As rodovias federais tiveram 29% menos acidentes e 16% menos mortes durante a Operação Integrada Rodovida 2016/2017. A ação é realizada pela PRF (Polícia Rodoviária Federal), em parceria com outros órgãos federais, estaduais e municipais, entre os meses de dezembro e março, devido às festas de fim de ano, ao período de férias escolares e ao Carnaval. O balanço foi divulgado na terça-feira (28).

Nesse período, foram registrados 2.663 acidentes, uma média de 43 por dia; eles deixaram 973 mortos, o equivalente a 19 óbitos diariamente, e 15.702 pessoas feridas, 253 por dia, em média. Em 2015/2016, foram 3.946 ocorrências (média de 61/dia), com 1.259 mortes (19/dia) e 17.977 feridos (277/dia).

Segundo a PRF, os órgãos priorizaram as ações em locais e pontos críticos, que são os que têm maior incidência de acidentes. Esses pontos foram selecionados com base em análise de dados estatísticos.

O coordenador da Operação Rodovida, Stênio Pires, diz que apesar da queda em relação ao ano anterior, ainda há desafios para reduzir a violência no trânsito. “Ainda é um número grande de acidentes e de óbitos. Já estamos com reduções há seis anos consecutivos, mas o nosso objetivo é alcançar as metas da Década Mundial de Ação pela Segurança no Trânsito, da ONU [que prevê a queda de 50% nas mortes em acidentes entre 2010 e 2020]”, diz Stênio Pires.

Colisões frontais ainda são as principais causas de ocorrências com mortes nas BRs. Ele explica que elas ocorrem em “ultrapassagens indevidas, seja porque feitas em local proibido seja porque houve uma falha de avaliação do condutor”. Excesso de velocidade é outra preocupação da PRF. Essa infração foi a campeão durante o período da Operação Rodovida, com 521 mil flagrantes. Em um dos casos que chamou a atenção dos agentes, o condutor estava a mais de 200 km/h em uma via onde o limite era 100 km/h.

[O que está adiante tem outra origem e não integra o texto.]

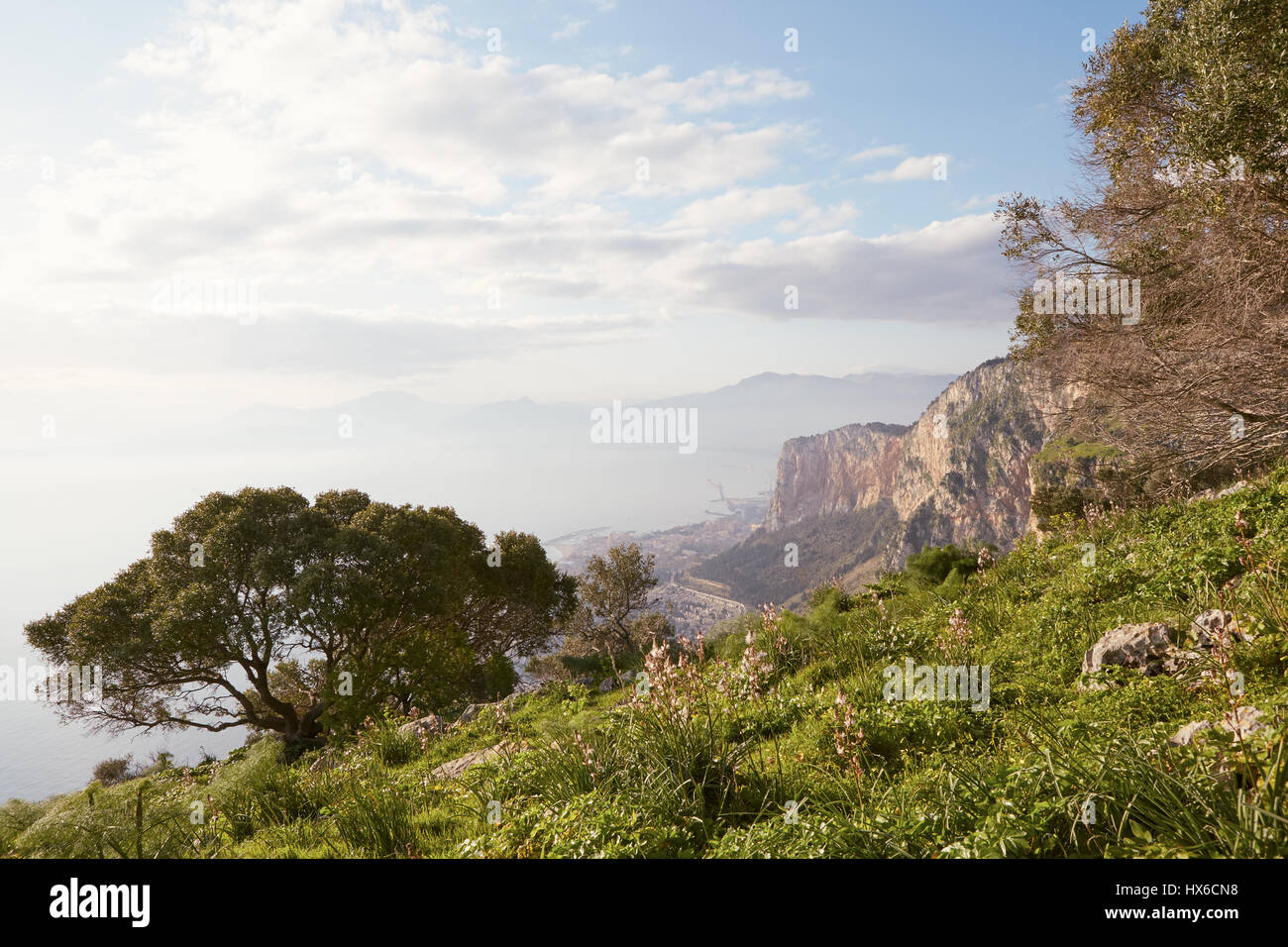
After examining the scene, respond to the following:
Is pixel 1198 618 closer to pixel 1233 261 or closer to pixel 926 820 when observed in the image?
pixel 926 820

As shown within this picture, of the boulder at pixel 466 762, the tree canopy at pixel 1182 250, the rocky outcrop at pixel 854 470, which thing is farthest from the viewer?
the rocky outcrop at pixel 854 470

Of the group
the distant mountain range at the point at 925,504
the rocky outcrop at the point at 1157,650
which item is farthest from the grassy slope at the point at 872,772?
the distant mountain range at the point at 925,504

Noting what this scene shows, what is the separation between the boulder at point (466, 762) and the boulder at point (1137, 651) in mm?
5822

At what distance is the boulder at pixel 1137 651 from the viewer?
5250 millimetres

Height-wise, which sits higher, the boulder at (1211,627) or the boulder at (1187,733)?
the boulder at (1211,627)

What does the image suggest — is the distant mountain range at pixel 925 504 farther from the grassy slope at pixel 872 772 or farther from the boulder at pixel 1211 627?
the boulder at pixel 1211 627

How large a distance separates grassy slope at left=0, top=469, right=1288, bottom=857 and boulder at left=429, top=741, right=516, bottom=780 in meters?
0.31

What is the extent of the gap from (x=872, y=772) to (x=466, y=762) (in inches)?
216

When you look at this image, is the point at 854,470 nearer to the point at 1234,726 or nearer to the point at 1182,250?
the point at 1182,250

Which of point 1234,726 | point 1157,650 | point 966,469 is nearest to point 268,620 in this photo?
point 1157,650

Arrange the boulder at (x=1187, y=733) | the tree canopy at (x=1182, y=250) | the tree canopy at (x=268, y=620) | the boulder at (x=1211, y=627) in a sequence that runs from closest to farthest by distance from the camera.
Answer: the boulder at (x=1187, y=733) < the boulder at (x=1211, y=627) < the tree canopy at (x=1182, y=250) < the tree canopy at (x=268, y=620)

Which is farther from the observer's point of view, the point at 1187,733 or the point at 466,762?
the point at 466,762

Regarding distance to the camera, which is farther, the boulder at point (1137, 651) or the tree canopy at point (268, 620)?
the tree canopy at point (268, 620)

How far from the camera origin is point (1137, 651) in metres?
5.42
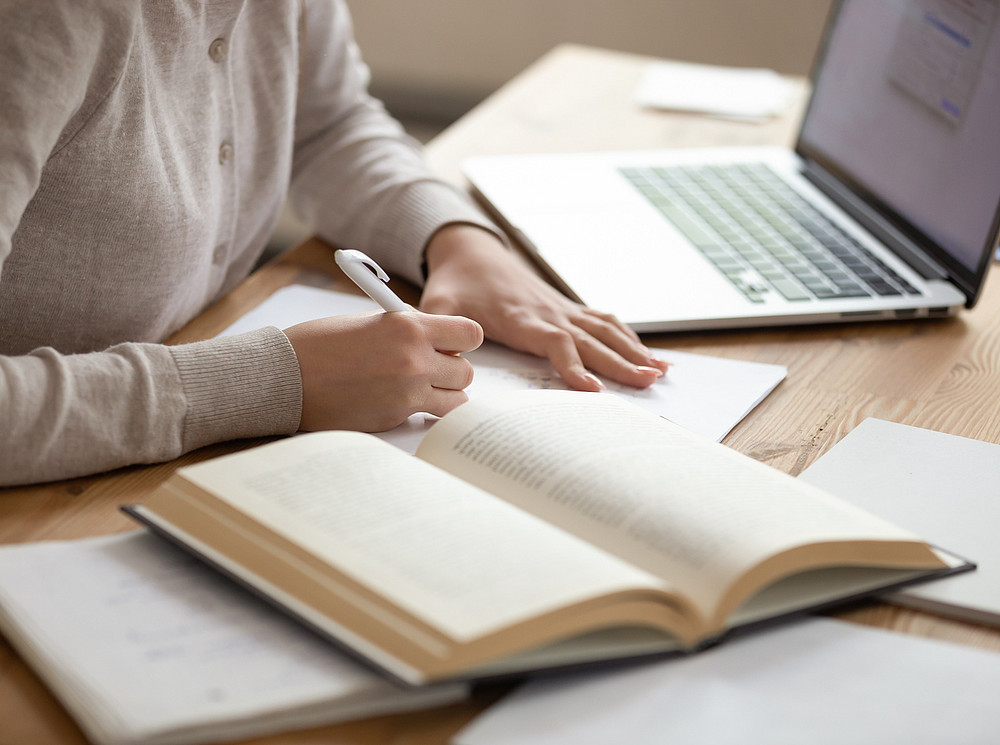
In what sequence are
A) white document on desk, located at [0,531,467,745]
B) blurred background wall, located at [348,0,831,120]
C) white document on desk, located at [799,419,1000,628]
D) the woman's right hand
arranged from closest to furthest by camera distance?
white document on desk, located at [0,531,467,745]
white document on desk, located at [799,419,1000,628]
the woman's right hand
blurred background wall, located at [348,0,831,120]

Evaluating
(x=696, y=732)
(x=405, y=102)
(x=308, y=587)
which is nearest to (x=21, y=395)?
(x=308, y=587)

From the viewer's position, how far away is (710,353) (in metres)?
0.80

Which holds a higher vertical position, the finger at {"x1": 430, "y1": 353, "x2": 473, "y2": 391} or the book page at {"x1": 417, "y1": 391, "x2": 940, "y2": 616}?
the book page at {"x1": 417, "y1": 391, "x2": 940, "y2": 616}

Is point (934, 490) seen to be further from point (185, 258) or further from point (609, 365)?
point (185, 258)

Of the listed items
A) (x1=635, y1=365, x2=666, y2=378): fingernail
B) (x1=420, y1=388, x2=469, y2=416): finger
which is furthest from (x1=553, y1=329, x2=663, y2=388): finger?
(x1=420, y1=388, x2=469, y2=416): finger

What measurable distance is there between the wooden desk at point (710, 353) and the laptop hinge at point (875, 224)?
6cm

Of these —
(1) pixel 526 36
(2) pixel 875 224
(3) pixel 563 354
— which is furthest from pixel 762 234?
(1) pixel 526 36

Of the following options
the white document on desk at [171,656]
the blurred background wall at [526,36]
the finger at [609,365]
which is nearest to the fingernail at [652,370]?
the finger at [609,365]

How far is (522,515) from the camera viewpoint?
0.48 m

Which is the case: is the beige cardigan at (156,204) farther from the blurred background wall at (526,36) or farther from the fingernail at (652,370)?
the blurred background wall at (526,36)

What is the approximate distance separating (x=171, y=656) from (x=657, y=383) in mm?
425

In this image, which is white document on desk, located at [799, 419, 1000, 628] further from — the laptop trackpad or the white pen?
the white pen

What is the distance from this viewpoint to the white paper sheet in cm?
142

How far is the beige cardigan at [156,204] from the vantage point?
0.57 metres
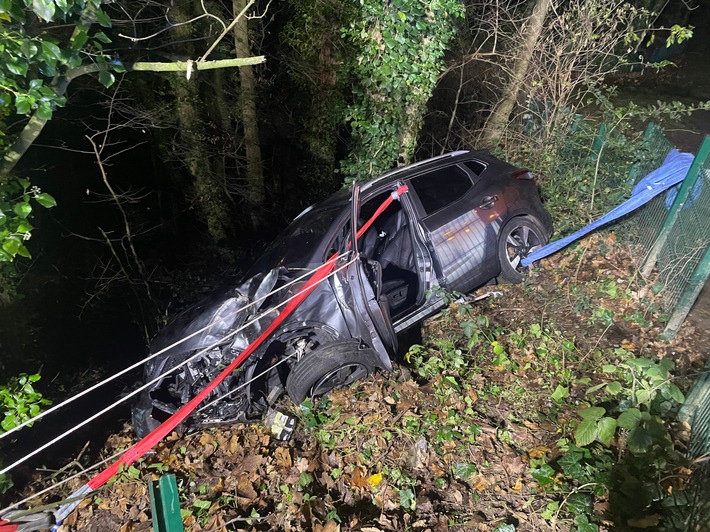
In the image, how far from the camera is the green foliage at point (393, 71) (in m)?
5.51

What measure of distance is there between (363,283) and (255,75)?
6.34 meters

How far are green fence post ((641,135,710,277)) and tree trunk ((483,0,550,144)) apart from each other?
3.50 metres

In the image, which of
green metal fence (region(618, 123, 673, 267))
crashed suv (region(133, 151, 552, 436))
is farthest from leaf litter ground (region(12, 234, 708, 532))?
green metal fence (region(618, 123, 673, 267))

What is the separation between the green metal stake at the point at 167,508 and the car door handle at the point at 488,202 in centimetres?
397

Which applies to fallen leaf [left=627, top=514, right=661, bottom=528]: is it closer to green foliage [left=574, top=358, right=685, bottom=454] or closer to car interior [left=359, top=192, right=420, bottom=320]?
green foliage [left=574, top=358, right=685, bottom=454]

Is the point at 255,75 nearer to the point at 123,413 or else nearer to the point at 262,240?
the point at 262,240

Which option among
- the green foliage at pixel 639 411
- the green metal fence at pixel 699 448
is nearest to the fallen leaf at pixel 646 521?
the green metal fence at pixel 699 448

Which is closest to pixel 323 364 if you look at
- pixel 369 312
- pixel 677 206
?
pixel 369 312

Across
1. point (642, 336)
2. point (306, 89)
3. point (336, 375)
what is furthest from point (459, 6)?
point (336, 375)

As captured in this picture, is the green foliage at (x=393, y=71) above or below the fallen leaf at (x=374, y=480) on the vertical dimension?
above

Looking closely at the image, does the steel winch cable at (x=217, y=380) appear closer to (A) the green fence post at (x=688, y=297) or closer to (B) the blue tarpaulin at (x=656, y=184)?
(B) the blue tarpaulin at (x=656, y=184)

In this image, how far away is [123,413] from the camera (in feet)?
17.0

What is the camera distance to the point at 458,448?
11.0ft

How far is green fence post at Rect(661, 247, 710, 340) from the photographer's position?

Além das condutas arriscadas dos passageiros, a infraestrutura rodoviária inadequada é outro fator que agrava o risco de que ocorram acidentes de trânsito. Conforme Stênio Pires, as concessões realizadas pelo governo federal, que resultam na realização de investimentos, contribuem para aumentar a segurança viária. Além disso, salienta a importância de se melhorar a sinalização e realizar obras para adequar as pistas às condições atuais de tráfego: “É um trabalho de médio e longo prazo. Boa parte das nossas rodovias são das décadas de 70 e 80, quando as condições das veiculares eram diferentes das de hoje”. (Para saber mais sobre as condições das rodovias, acesse a Pesquisa CNT de Rodovias 2016).

Ainda conforme o balanço, durante a Operação Rodovida foram mais de 1,5 milhão de abordagens mais de um milhão de multas aplicadas: quase 600 mil foram em abordagens dos policiais e 521 mil foram flagrantes de excesso de velocidade.